--- ИЗБРАННЫЙ ФРАГМЕНТ ---
+ + + +

Те части нижних «руб», которые могли быть видны, украшались — в XIV в. у наиболее знатных «дам» — «женчугом и дробницами» (мелкими металлическими пластинками в виде блесток, лапок или листочков); у представительниц социальных низов — льняным плетеным «ажуром»[540]. Полотно для сорочек изготовляли сами женщины: достаточно вспомнить описание «доброй жены» в «Повести временных лет». В Софийском соборе Киева имеется фресковое изображение княжны, прядущей нить; аналогичен рисунок в Велеславской библии (XII в.). «Уозцинку (холст. — Н.П.) выткала, и ты у себя избели», — просит одна новгородка другую в грамоте № 21 (XV в). В XIV–XV вв. сорочка знатных женщин делалась из шелка, стала «шиденной» (от немецкого Seide — шелк) и подчас не белой, а, например, красной, но такие «срачицы» были, по-видимому, праздничными и надевались редко[541].

Источники X–XIII вв. дают сведения для характеристики верхней одежды более или менее зажиточных женщин древнерусского общества. Вероятно, костюм древнерусских женщин различных классов был одинаковым по крою, но различным по использованным тканям[542]. Очевидно, одежда представительниц феодальной знати имела больше предметов и деталей в каждом из видов одежды, а комплектация проводилась из большего числа компонентов.

В массе своей у древнерусских женщин нижняя сорочица дополнялась набедренной одеждой — «понявой» или «поневой». Термин этот часто встречается в переводных церковных сборниках самого раннего времени. И. И. Срезневский объяснял его как полотнище, кусок ткани. В. И. Даль предполагал, что слово «понева» произошло от глагола «понять, обнять», поскольку понева представляла собой кусок ткани, которым обертывалось тело[543]. О том, что это было именно набедренное одеяние, прямых данных нет, хотя, например, на браслете, найденном в Старой Рязани, плясунья изображена в поневе и фартуке. Волнистый рисунок ткани или вышивка поневы повторяются на рукавах. М. Г. Рабинович полагает, что поневой до XVI в. называлась просто «полотняная ткань или рубашка». Однако упоминание поневы в Уставе князя Ярослава (XII в.) как одежды, отличной от «белых порт» и «полотна», позволяет предположить, что речь шла именно об одежде, надевавшейся помимо сорочки. В X–XIII вв. эта одежда действительно могла быть полотняной и не отличаться по цвету от самой рубашки. Поверх поневы на талии мог завязываться шерстяной вязаный пояс, аналогичный найденному при раскопках в селе Горки[544]. Поневы могли быть суконными или шерстяными — из «волны», т. е. шерстяной пряжи. Археологические раскопки погребений позволяют сделать вывод о том, что в XII–XIII вв. уже были известны разноцветные клетчатые шерстяные ткани («пестрядь»). «Пестрядь» использовалась как материал для понев деревенских женщин, поскольку в городах поневу в XIV–XV вв. носили все реже[545].

+ + + +

--- ЗАДАНИЯ ---
**a)** Опираясь на отрывок об одежде древнерусских женщин, объясните, почему можно предположить, что понева надевалась помимо сорочки. Ответ должен занимать от одного до трех предложений.
**b)** Продолжите отрывок об одежде древнерусских женщин, начав сразу после его последнего предложения.

--- ИСХОДНЫЙ МАТЕРИАЛ ---
+ + + +

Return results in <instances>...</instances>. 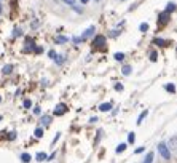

+ + + +

--- ОЖИДАЕМЫЕ ОТВЕТЫ ---
**a)** В Уставе князя Ярослава (XII в.) понева упомянута как одежда, отличная от «белых порт» и «полотна». Это позволяет предположить, что речь шла именно об одежде, надевавшейся помимо сорочки.

**b)**
Грубая шерстяная ткань называлась «власяница»; монахини надевали ее прямо на голое тело — это была форма самоистязания. Так, княгиня Василиса, постригшись в монастырь в 1365 г, «в срачице не хожаше, но власяницу на теле своем ношаше»[546]. Из власяницы шили кафтаны, которые были в то время и мужской и женской одеждой. Одежда из шерстяных тканей стала преобладающей в городах примерно с XIII в. Часть шерстяных тканей ввозилась (в Новгороде были известны голландские, английские и фландрские сукна), но уникальные по красоте шерстяные ажуры производились руками русских мастериц, в частности новгородок. Верхняя одежда состоятельных горожанок могла шиться и из привозных хлопчатобумажных тканей. «Купи ми зендянцу добру», — просит новгородка Марина своего мужа Григория в письме, датированном XIV–XV вв. «Зендянца» — широко известная в Новгороде хлопчатобумажная ткань, производившаяся в селе Зандана, недалеко от Бухары[547].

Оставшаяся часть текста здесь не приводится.